ABSTRACT

Since at least the early colonial period, ayahuasca has been crucial to social life for both mestizo and indigenous peoples throughout the western Peruvian Amazon. This psychoactive beverage, containing the ayahuasca vine (Banisteriopsis caapi) and usually other admixtures, especially chacruna (Psychotria viridis), is traditionally utilized by Amazonian peoples for curing numerous ailments, seeing the future, ensuring prosperity in business or love, and divining sources of illness or wrongdoing. Likewise, it takes a central position in the practice of dark shamanism or brujería (sorcery or witchcraft), which is often understood as one of the main sources of illness – especially among indigenous peoples (see Whitehead & White, 2004). Its contemporary configuration, stimulated through the Jesuit missionization of Amazonia beginning in 1638, and, later, as a response to the terrors perpetuated against indigenous peoples during the rubber boom, has emerged as a global phenomenon as it has moved out of the Amazon in a diaspora of practices, knowledge, and peoples (Maroni, 1740/1988; Taussig, 1987; Gow, 1996; Brabec de Mori, 2011; Labate & Cavnar, 2014). This diaspora, in turn, has created new controversies locally in Amazonian urban, peri-urban, and rural communities.

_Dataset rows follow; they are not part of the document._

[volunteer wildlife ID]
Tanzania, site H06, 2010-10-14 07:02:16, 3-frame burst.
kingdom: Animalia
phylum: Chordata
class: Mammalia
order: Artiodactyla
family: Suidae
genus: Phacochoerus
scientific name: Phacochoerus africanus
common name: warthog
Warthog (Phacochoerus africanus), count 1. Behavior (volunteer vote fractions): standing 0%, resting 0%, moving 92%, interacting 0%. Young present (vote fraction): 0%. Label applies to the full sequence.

This movement has in part been fueled by shamanic tourism throughout the region since at least the early 1970s, with primarily those tourists from Western countries such as the United States, England, and France traveling to the Amazon to partake in the psychedelic brew. 2 Today, in urban centers such as Iquitos and Tarapoto, ayahuasca is central to a multimillion-dollar industry that has greatly affected the social lives and economic prosperity of many individuals throughout the Peruvian Amazon. Moreover, ayahuasca shamanism itself has been dislocated from its Amazonian roots through the commodification of its core components, the propagation of its knowledge via the Internet and other media, and the proliferation of ayahuasca sessions in non-Amazonian locales. To refer to these interconnected phenomena – the exponential increase of shamanic tourism focused on the consumption of ayahuasca and the diaspora of ayahuasca shamanism from Amazonia – I utilize the notion of the “ayahuasca boom,” situating it within the context of other historical economic booms related to commodity extraction in Amazonia.